A systematic review in Embase, Medline, Psycinfo, Cochrane, Web of Science and Google Scholar was performed up to August 2016 and included cross-references from included studies. Only peer-reviewed empirical studies examining the impact of inpatient medical-psychiatric comorbidities on three health-economic outcomes (length of stay (LOS), medical costs and rehospitalizations) were included. Study design was not an exclusion criterion, there were no restrictions on publication dates and patients included had to be over 18 years. The examined populations consisted of inpatients with medical-psychiatric comorbidities and controls. The controls were inpatients without a comorbid medical or psychiatric disorder. Non-English studies were excluded.
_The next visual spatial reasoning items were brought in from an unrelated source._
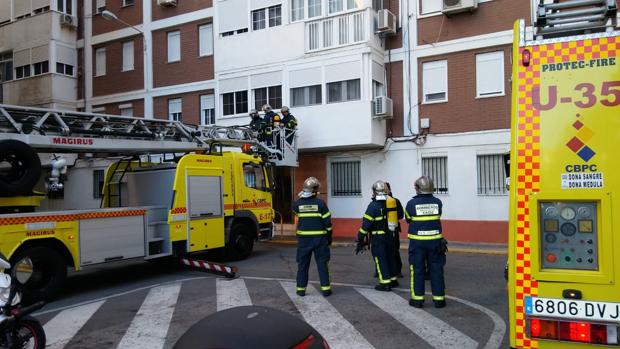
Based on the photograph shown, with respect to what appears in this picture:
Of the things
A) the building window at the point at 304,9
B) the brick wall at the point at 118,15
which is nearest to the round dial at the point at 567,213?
the building window at the point at 304,9

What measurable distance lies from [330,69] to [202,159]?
722 centimetres

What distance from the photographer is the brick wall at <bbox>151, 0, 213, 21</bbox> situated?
2189 cm

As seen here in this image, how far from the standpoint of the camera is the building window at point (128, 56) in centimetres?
2427

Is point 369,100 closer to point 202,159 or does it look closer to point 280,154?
point 280,154

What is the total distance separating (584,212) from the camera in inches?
135

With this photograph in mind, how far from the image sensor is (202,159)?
38.1ft

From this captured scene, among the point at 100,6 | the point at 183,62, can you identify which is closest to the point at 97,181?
the point at 183,62

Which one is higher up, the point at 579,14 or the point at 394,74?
the point at 394,74

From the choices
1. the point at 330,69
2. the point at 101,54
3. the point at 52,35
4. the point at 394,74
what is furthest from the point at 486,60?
the point at 52,35

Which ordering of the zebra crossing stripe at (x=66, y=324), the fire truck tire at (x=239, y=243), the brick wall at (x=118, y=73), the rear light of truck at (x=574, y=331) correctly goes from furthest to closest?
the brick wall at (x=118, y=73), the fire truck tire at (x=239, y=243), the zebra crossing stripe at (x=66, y=324), the rear light of truck at (x=574, y=331)

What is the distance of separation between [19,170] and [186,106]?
14.2m

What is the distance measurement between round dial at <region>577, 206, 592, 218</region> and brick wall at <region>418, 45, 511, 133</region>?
13058 millimetres

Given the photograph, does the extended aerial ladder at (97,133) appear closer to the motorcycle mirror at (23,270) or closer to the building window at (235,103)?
the motorcycle mirror at (23,270)

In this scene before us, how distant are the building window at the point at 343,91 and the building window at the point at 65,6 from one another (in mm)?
16081
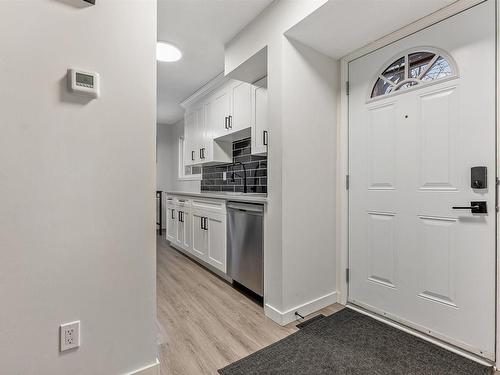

From electronic literature databases, 3165 extracted articles were scrutinized on the basis of title and abstract. This resulted in a full-text review of 86 articles: 52 unique studies were included. The review showed that the presence of medical-psychiatric comorbidity was related to increased LOS, higher medical costs and more rehospitalizations. The meta-analysis revealed that patients with comorbid depression had an increased mean LOS of 4.38 days compared to patients without comorbidity (95% CI: 3.07 to 5.68, I2 = 31%).
Medical-psychiatric comorbidity is related to increased LOS, medical costs and rehospitalization; this is also shown for specific subgroups. This study had some limitations; namely, that the studies were very heterogenetic and, in some cases, of poor quality in terms of risk of bias. Nevertheless, the findings remain valid and justify the search for targeted and effective interventions for this complex population.
住院患者经常同时患有医疗和精神疾病。尽管这意味着医疗保健的利用和成本之间存在一定的关系,但这种关系从未被系统地审查过。
目的是检查医疗-精神共病与一般人群和不同亚组的健康经济结果之间的关系程度。如果这种关系是显著的,这将为寻找针对这一复杂人群的有针对性和有效的治疗方法提供更多的理由。
对 Embase、Medline、Psycinfo、Cochrane、Web of Science 和 Google Scholar 进行了系统的综述,截至 2016 年 8 月,并纳入了来自纳入研究的交叉引用。仅包括研究住院患者医疗-精神共病对三种健康经济结果(住院时间(LOS)、医疗费用和再住院)影响的同行评审实证研究。研究设计不是排除标准,对出版物日期没有限制,纳入的患者必须年满 18 岁。检查的人群包括患有医疗-精神共病的住院患者和对照组。对照组为无共病医疗或精神障碍的住院患者。不包括非英语研究。
从电子文献数据库中,对标题和摘要进行了 3165 篇文章的筛选。在此基础上,对 86 篇文章进行了全文审查:52 项独特的研究被纳入。综述结果表明,存在医疗-精神共病与 LOS 增加、医疗费用增加和再住院率增加有关。荟萃分析显示,患有共病抑郁症的患者的平均 LOS 比无共病患者增加了 4.38 天(95%CI:3.07-5.68,I2=31%)。
医疗-精神共病与 LOS 增加、医疗费用增加和再住院有关;这也适用于特定的亚组。本研究存在一些局限性;即,研究非常异质,在某些情况下,其质量较差,存在偏倚风险。然而,研究结果仍然有效,证明了为这一复杂人群寻找有针对性和有效的干预措施的合理性。